In some ways, Konnikova suggests, we are the real charlatans: “Confidence artists like Demara have it easy. We’ve done most of the work for them; we want to believe in what they’re telling us.” In 2001, Thierry Tilly, a master fraudster, managed to convince the aristocratic de Vedrines family that they were guardians of a precious part of history and the target of a secret masonic plot. Playing on their pride in their heritage and sense of exceptionality, he succeeded in making them hand over $6 million in assets, the 300-year-old family estate, and countless personal items before he was sentenced to prison in 2011 for “despoiling” them and “depriving them of 10 years of their lives.”

What is perhaps most unnerving about the weaknesses Konnikova outlines is that each is, in a way, the underside of our strengths.
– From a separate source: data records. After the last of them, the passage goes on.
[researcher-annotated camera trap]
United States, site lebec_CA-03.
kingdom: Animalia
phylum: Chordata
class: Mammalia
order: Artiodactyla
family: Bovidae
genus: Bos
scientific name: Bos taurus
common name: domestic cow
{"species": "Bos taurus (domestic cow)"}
Our desire to trust, to dream, to hope, to seek meaning, to believe in ourselves are all things that mostly serve us well in life. We wouldn’t want to get rid of them even if we could. Psychologists prescribe the Socratic dictum, “Know thyself,” as the best means of inoculation against the con: Know your vanities, your emotional triggers, your deepest desires, your sympathies and soft spots—everything that a con artist will prey on. But there is no final safeguard. You cannot escape the need to believe. Short of making cynicism your overriding philosophy, the surest safety might be to understand the workings of the con man as he understands you. Understand his psychology, his motivation, his tricks, and his games. Konnikova’s book promises to make life just a little bit harder for con artists everywhere.